*Instructions to follow*:
What you return must match the records exactly, except that the pictures are gone.

═══ Extracted entries

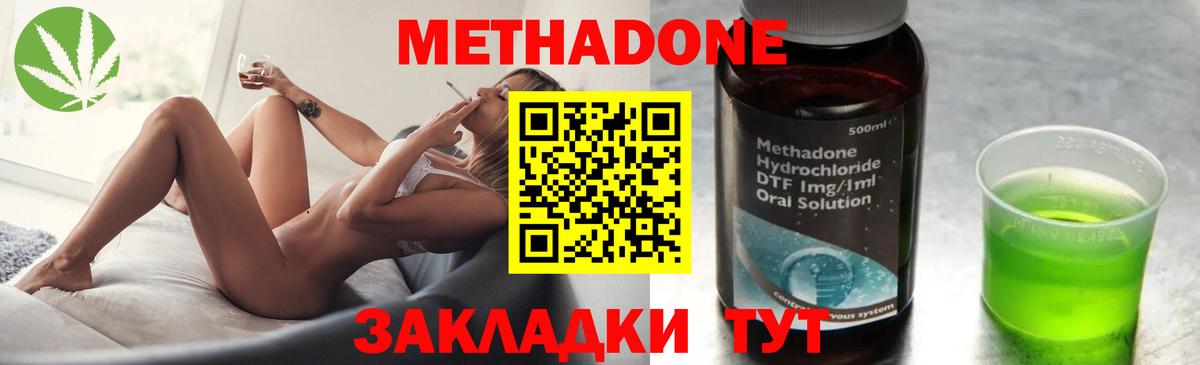 Шадринск  Метадон methadone  МЕТАДОН белоснежный  сайты даркнета клад  Вход с VPN 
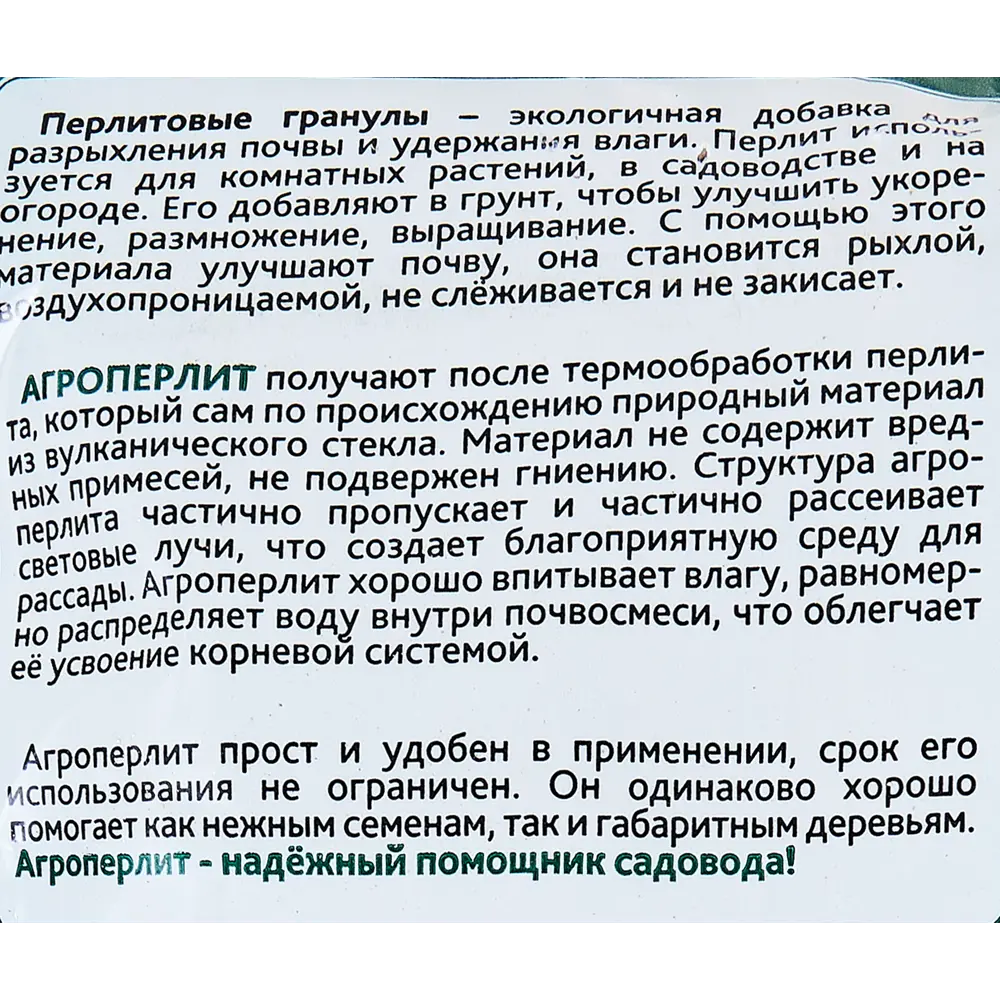 89356098 Почвенная добавка Cemmix Перлит агротехнический 2 л STLM-1480162  - Вид №2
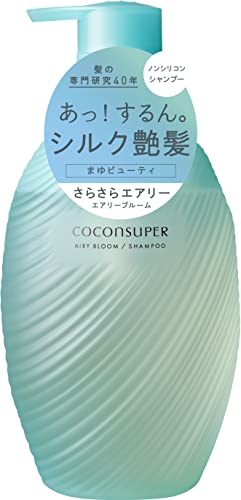 COCONSUPER Airy Bloom Inner Comfort Shampoo 500ml Non-Silicone Formula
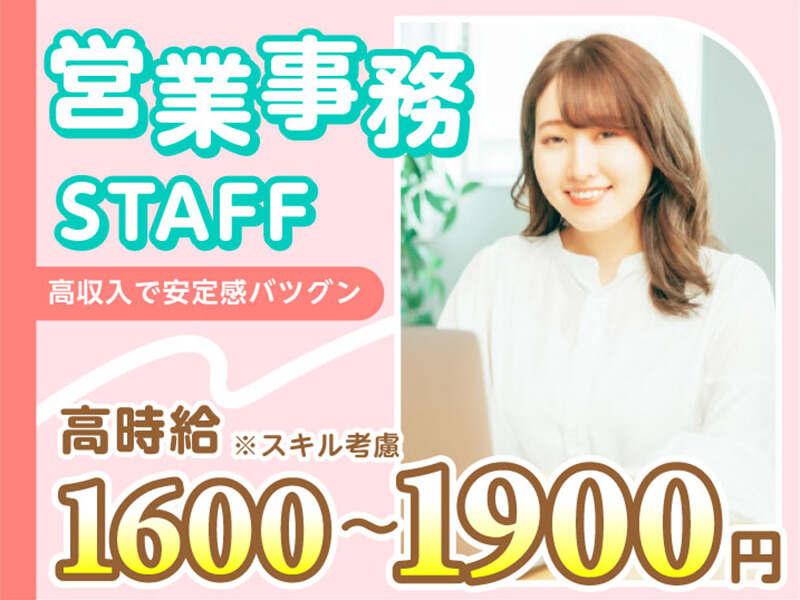 エムジー株式会社 採用受付センターの仕事画像1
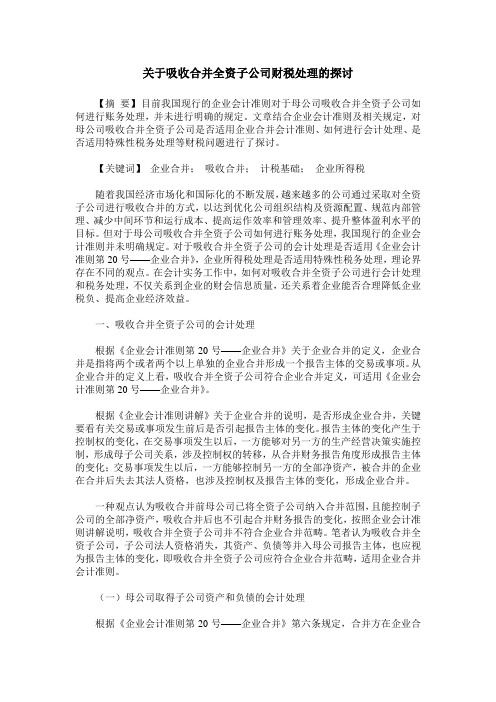 关于吸收合并全资子公司财税处理的探讨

══════

*Exercise output*:
 Шадринск  Метадон methadone  МЕТАДОН белоснежный  сайты даркнета клад  Вход с VPN 
 89356098 Почвенная добавка Cemmix Перлит агротехнический 2 л STLM-1480162  - Вид №2
 COCONSUPER Airy Bloom Inner Comfort Shampoo 500ml Non-Silicone Formula
 エムジー株式会社 採用受付センターの仕事画像1
 关于吸收合并全资子公司财税处理的探讨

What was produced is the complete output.